What actually is AI?

Refer to my ramblings on part 1 of intro, or:

AI Model

Refers to Neural Network models, with each being trained on specific kind of data, and having specialized intended behavior in mind upon inference. An "AI" as used broadly in the media usually refers to an application (tool) that employs one of such models, or sometimes several working together. As a user you can rely on these applications, which usually (but not necessarily) conceal the actual model and expose only limited control and parameters, or use these models directly if they are open source, which also allows to potentially fine-tune them through further training or other customization.

AI Tool

Refers to any code, software, and applications, both as online services and running localy on your computer, that are wrapped around AI models or are somehow relying on them. I won't fight you if you reject referring to AI as "tools", but it only makes sense in this specific context, at least for now.

Diffusion

Diffusion refers to archetype of generative diffusion-based models, that dominate the field at the moment. They generate results by iteratively "revealing" results from noise, step-by-step, in a process called "denoising".

- **GOAL A**: How many lines of the entries contain the string "captured"? Give only the number.
These entries have no connection to the AI terms passage.

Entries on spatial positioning
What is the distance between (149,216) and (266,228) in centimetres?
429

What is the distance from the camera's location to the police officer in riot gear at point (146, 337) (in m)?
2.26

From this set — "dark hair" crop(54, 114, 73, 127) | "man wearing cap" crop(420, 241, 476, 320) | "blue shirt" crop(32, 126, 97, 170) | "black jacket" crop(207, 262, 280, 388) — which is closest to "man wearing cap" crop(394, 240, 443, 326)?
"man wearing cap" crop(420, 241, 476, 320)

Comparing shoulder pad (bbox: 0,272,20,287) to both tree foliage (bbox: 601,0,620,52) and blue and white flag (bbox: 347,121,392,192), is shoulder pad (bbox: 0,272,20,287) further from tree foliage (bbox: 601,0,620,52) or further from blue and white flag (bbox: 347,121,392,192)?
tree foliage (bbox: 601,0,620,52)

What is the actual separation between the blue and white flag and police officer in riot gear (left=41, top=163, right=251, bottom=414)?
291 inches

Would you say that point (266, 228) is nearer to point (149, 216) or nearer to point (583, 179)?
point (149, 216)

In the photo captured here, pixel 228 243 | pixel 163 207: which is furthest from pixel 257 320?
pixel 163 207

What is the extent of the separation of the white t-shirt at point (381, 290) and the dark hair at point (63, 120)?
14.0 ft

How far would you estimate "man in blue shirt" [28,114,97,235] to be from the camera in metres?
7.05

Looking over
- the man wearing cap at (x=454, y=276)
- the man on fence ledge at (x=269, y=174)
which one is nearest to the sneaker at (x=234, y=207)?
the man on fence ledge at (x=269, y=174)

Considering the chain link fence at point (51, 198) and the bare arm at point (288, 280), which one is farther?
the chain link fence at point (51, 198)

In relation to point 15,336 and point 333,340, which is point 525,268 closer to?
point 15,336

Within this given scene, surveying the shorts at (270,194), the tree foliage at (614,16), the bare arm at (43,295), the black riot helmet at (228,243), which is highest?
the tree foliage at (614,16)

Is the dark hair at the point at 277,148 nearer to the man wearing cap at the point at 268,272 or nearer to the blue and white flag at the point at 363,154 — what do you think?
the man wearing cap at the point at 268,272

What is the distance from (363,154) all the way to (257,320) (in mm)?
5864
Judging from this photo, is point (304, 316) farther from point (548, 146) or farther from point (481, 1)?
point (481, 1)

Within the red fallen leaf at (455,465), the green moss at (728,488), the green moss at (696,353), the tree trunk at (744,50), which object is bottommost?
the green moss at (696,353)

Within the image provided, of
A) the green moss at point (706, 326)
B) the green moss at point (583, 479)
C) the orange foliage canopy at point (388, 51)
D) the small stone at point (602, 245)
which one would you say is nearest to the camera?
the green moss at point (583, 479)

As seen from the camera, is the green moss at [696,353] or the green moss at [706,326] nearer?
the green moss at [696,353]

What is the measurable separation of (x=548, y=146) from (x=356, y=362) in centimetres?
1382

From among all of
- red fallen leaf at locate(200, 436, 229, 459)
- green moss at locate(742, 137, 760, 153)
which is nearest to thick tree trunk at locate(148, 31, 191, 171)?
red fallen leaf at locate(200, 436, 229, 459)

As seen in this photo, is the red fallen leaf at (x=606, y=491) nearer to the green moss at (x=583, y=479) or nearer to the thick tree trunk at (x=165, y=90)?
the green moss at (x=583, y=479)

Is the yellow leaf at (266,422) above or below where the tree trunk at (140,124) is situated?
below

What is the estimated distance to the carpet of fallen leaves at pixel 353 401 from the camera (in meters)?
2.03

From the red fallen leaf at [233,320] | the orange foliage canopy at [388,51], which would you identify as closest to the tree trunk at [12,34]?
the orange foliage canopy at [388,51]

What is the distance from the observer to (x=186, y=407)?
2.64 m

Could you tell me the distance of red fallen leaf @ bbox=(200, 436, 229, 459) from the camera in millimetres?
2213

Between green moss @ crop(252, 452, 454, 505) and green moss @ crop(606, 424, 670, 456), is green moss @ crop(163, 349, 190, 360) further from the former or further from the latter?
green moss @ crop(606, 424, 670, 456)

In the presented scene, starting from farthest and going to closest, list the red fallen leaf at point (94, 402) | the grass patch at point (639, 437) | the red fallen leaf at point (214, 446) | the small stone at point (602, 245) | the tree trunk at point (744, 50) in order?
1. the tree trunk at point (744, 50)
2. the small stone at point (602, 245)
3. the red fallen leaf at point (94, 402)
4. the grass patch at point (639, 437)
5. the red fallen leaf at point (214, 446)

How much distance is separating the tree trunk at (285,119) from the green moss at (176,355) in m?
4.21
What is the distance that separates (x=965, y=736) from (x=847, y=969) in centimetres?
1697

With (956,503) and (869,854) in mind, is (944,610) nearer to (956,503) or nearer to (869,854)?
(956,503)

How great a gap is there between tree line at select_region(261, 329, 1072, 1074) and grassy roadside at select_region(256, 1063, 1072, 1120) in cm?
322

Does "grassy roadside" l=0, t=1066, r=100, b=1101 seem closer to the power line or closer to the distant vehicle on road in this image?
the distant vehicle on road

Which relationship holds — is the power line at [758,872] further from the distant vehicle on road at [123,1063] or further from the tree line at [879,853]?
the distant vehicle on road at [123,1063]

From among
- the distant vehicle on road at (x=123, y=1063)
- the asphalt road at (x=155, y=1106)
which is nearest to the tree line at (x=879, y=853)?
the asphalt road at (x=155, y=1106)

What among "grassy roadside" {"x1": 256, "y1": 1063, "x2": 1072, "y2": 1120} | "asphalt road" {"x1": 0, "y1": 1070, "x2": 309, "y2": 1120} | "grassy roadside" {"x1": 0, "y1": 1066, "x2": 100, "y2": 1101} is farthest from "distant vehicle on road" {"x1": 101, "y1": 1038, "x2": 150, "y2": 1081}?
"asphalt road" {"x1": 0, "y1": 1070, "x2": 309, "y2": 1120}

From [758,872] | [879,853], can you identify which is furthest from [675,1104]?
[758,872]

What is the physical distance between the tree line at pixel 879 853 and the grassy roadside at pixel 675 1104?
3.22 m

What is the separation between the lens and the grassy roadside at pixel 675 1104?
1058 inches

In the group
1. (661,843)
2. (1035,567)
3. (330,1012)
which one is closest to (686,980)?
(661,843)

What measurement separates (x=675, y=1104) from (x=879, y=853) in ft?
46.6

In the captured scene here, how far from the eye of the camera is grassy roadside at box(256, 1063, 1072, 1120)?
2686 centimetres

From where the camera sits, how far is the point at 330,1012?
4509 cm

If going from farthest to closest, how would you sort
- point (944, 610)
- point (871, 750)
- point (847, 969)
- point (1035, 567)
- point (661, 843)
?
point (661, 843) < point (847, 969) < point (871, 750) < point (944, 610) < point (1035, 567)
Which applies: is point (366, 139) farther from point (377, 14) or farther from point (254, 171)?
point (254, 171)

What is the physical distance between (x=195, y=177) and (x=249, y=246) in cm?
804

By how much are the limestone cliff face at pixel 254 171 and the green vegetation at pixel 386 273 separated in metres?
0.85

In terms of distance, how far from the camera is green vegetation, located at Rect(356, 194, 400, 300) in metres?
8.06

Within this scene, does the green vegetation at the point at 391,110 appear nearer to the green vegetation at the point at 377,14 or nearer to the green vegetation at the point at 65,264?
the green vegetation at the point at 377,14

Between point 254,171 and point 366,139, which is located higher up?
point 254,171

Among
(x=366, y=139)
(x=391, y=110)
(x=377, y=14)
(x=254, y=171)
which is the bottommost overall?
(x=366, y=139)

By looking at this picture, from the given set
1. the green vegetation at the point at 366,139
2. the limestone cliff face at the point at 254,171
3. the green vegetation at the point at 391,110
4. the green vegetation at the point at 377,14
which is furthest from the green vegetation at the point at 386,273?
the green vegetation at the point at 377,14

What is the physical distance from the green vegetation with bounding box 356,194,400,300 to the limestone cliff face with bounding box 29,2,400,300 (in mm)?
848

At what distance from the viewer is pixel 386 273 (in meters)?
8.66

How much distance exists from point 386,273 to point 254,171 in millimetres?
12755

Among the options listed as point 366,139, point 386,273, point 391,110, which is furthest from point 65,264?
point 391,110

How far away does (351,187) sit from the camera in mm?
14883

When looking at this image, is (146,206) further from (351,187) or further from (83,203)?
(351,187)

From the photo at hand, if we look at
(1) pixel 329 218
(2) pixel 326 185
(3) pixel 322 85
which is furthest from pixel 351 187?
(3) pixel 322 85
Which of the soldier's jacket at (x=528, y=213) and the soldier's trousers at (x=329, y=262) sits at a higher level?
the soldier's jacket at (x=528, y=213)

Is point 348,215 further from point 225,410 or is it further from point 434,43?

- **GOAL B**: Retype the AI terms passage starting at "What actually is" and ending at "or other customization.".

- **TASK SOLUTION A**: 2

- **TASK SOLUTION B**:
What actually is AI?

Refer to my ramblings on part 1 of intro, or:

AI Model

Refers to Neural Network models, with each being trained on specific kind of data, and having specialized intended behavior in mind upon inference. An "AI" as used broadly in the media usually refers to an application (tool) that employs one of such models, or sometimes several working together. As a user you can rely on these applications, which usually (but not necessarily) conceal the actual model and expose only limited control and parameters, or use these models directly if they are open source, which also allows to potentially fine-tune them through further training or other customization.